----- GIVEN TEXT

Learning objectives

By the end of this week’s lab, you will be able to:

Understand YAML code and set up a lab template
Get comfortable de-bugging errors
Conduct some exploratory data analysis
Make better plots and a more professional report

Assignment 2 is due by midnight Next Wed. See here I PROVIDE HELP UNTIL THE END OF NEXT WEEK’S LAB (final evening is for your own finishing up).

I need help

There is a TEAMS discussion for lab help CLICK HERE. Remember to include a screenshot of the issue and a short desciption of the problem. Also try googling the error first.
Every time you re-open R studio check you are using your project file (does it say Lab 2 at the top?).
EVERY TIME YOU RE-OPEN R-STUDIO YOU NEED TO RE-RUN ALL YOUR CODE CHUNKS. The easiest way to do this is to press the “Run All” button (see the Run menu at the top of your script)
If the labs are causing major problems or your computer hardware is struggling (or you have any other software issue), Talk to Dr Greatrex. We can fix this and there are other options for “online R” that you can use.

STEP 1: Lab templates

1a. Get set up

IF YOU ARE DOING THIS ON YOUR COMPUTER: First, go and look at your STAT-462 folder on your computer. Make sure that everything looks right (e.g. a single sub-folder for each lab containing your project file, your Rmd and your html, along with any datafiles/pics as needed). If so, congrats! If not, chat to Dr G.

----------
----- SOURCE EXCERPT

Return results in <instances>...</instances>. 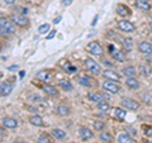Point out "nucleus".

----------

WORK TO COMPLETE: Write out, word for word, everything in the lab instructions above from "I need help" down to "you can use.".

FULL OUTPUT:
I need help

There is a TEAMS discussion for lab help CLICK HERE. Remember to include a screenshot of the issue and a short desciption of the problem. Also try googling the error first.
Every time you re-open R studio check you are using your project file (does it say Lab 2 at the top?).
EVERY TIME YOU RE-OPEN R-STUDIO YOU NEED TO RE-RUN ALL YOUR CODE CHUNKS. The easiest way to do this is to press the “Run All” button (see the Run menu at the top of your script)
If the labs are causing major problems or your computer hardware is struggling (or you have any other software issue), Talk to Dr Greatrex. We can fix this and there are other options for “online R” that you can use.